A shotgun is a type of firearm that can be used to fire many different types of ammunition. The most common type of ammunition is called "shot", which consists of multiple small pellets which spread out when fired. However, since the energy of the blast is distributed amongst each piece of shot, the velocity of each piece is relatively low. This limits the effective range of a shotgun.
Because of their stopping power, high probability of causing wounds, and low chance of collateral damage, shotguns are favored by police forces and homeowners as a self-defense weapon. The United States legal code (18 USC 921) defines the shotgun as "a weapon designed or redesigned, made or remade, and intended to be fired from the shoulder, and designed or redesigned and made or remade to use the energy of the explosive in a fixed shotgun shell to fire through a smooth bore either a number of ball shot or a single projectile for each single pull of the trigger."
- 1 Pump Action
- 2 Semi-Automatic
- 3 Popular Semi-Automatic Models
- 4 Ammunition Types
- 4.1 Buckshot
- 4.2 Birdshot
- 4.3 Slugs
- 4.4 Exotic & Speciality Ammunition
- 5 Gauges
- 6 Chokes
- 7 Shotgun List
- 8 Quotes
- 9 See Also
- 10 External Links
- 11 References
Pump action shotguns are the most common and fastest acting shotguns. They typically load new shells from a tube magazine.

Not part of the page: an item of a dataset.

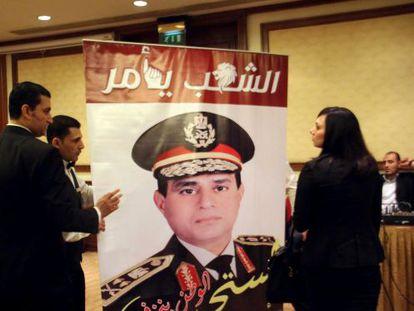 Seguidores de Al Sisi com um cartaz do general.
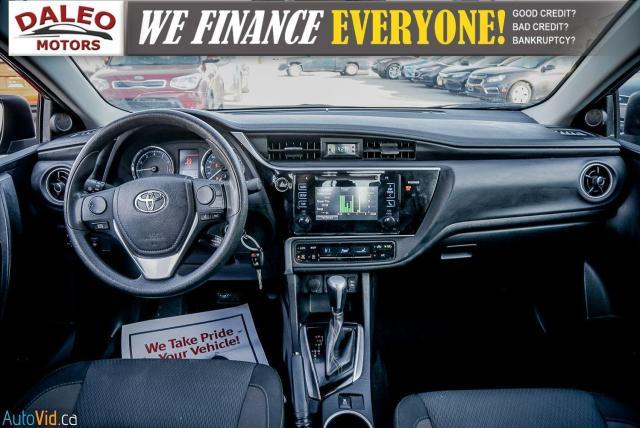 2017 Toyota Corolla LE / HEATED SEATS / LOW KMS / POWER LOCKS & WINDOW Photo12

Semi-automatic shotguns use gas pressure from the spent shell to operate the action automatically, allowing the user to only have to pull the trigger to fire. Typically semi-automatic shotguns are faster but not as reliable as their pump action shotgun counterparts.
Popular Semi-Automatic Models
The most common semi-automatic shotguns include:
Bolt action shotguns are rare, but not impossible to acquire. They are typically slower than other action types, but have the advantage of being magazine fed and thus can have much greater capacity.
There have been several attempts at fully automatic shotguns for military purposes, but they are extremely rare and difficult to shoot due to the massive "kick" experienced in each shot.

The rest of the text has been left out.